The benchmark 10-year note ended down 6/32 of a point to yield 4.57%, while the 30-year bond slid 16/32 to yield 4.65%. Bond prices and yields move in opposite directions.
The five-year lost one tick to yield 4.52%, while the two-year note added 1/32 to yield 4.60%.
Longer-dated maturities usually yield more to compensate investors for taking on the additional risk of a longer-term loan. But the two-year yield has risen above that on the 10-year for the last few sessions, "inverting" the curve and implying that investors see more risk in the near term. The curve between 2- and 10-year notes ended the session inverted by 3 basis points, vs. nearly 8 basis points intraday.
Treasury yields did not move dramatically after the auction results were announced, even though at first blush the numbers looked disappointing.
"Even when nothing moves, something's happening. And there are ways of interpreting it," says David Ader, bond strategist with RBS Greenwich Capital.
"This auction was not a comment on the general trend in Treasury issuance. What you're seeing is a comment on how the market is going to handle duration," he says, referring to a measure of a bond's price sensitivity to changes in interest rates.
Ader adds that while the auction wasn't strong
, "there has been good activity trading around the issue and the front end is outperforming."
After last week's flattening and inversion in the curve due to a rally on the long end, shorter-maturity debt yields ticked lower and helped to steepen the curve a bit.
In the Treasury's largest three-year auction since May 2005, the note yielded 4.595% vs. expectations for 4.59% with a 2.03 bid-to-cover ratio. The 12-month bid-to-cover average is 2.10.
Moreover, indirect bidders only made up 22% of the demand, compared with an average of 36.8% over the last 11 auctions.
The results were little to write home about, but expectations for the issue had been moderated on talk that the auction would be soft.
Steve Ricchiuto, chief U.S. economist at ABN Amro, says this could be the worst of the three auctions. Like Greenwich Capital, ABN Amro is one of 22 primary dealers obligated to participate in government refunding auctions.
"There is reason for buyers to pick up longer-duration
debt for asset liability matching," says Ricchiuto, including pension funds and central banks as likely buyers of longer-maturity paper.
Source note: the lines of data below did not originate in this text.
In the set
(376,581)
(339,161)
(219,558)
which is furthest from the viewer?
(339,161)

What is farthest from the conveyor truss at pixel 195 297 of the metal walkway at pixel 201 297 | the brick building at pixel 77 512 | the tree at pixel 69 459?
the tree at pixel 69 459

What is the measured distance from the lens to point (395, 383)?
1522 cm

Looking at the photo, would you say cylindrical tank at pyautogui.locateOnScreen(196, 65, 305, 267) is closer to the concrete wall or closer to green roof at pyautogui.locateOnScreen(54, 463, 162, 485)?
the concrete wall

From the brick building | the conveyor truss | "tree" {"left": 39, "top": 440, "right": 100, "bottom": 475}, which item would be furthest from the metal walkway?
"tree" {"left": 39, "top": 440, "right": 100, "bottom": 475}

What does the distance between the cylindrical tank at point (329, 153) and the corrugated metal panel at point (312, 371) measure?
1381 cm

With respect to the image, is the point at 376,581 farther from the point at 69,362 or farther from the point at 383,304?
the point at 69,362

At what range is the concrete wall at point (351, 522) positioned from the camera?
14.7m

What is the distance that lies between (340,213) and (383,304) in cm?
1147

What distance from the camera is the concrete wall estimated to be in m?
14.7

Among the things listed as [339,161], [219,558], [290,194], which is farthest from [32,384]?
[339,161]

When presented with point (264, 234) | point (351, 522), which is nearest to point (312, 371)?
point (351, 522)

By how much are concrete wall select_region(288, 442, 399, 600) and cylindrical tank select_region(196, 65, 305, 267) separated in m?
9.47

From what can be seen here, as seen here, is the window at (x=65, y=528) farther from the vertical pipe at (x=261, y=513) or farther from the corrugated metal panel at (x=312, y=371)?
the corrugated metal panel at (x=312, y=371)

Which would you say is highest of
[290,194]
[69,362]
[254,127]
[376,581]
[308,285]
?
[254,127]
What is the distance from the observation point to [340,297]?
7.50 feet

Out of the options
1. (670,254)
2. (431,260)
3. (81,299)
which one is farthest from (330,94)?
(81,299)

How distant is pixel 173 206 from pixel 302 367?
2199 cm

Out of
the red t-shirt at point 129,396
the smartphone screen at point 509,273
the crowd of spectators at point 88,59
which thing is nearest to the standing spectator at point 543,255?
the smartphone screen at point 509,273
But "you're not going to buy the three-year for those reasons."
Ricchiuto adds that Wednesday's $13 billion 10-year auction may suffer a bit because people will be unsure about demand for the long bond, which is the last of the three auctions.
"The 30-year will clear out very quickly," he says, referring to the $14 billion auction to be held Thursday.
For all of the auctions, the market will scrutinize demand from indirect bidders, which include both foreign buyers and pension funds.
Foreigners have played a key role in Treasury auctions because their share of the market has increased to 52% as of November 2005, up from less than 35% in 2001. Their buying of Treasuries has kept long-term rates low in the U.S., fueling sectors including housing and consumer spending.
News that Nippon Life Insurance Co., Japan's biggest life insurer, announced it may buy more euro-denominated debt this year to shift risk away from the dollar may have weighed on Treasury markets. The company's investment planning department oversees about 46 trillion yen in assets, and Japanese investors are the largest foreign holders of U.S. Treasury debt.
But Ricchiuto says that while foreign investors may diversify out of the dollar over time, "it's not going to manifest itself all at this auction."
Weakness in stocks and bad news from the nation's largest luxury home builder also helped keep a floor under Treasuries.
said first-quarter orders fell 29%, its first drop in three years, and cut its sales forecast for the year.
A housing slowdown seems a foregone conclusion, and economists are debating just how soft the market will become and if it will mean a severe cutback in consumer spending.
"We can't hold at the pace we had last year,'' David Seiders, chief economist for the National Association of Home Builders, said before Toll's announcement. "It's not going to be the end of the world -- it's going to be a simmering down to a very healthy pace."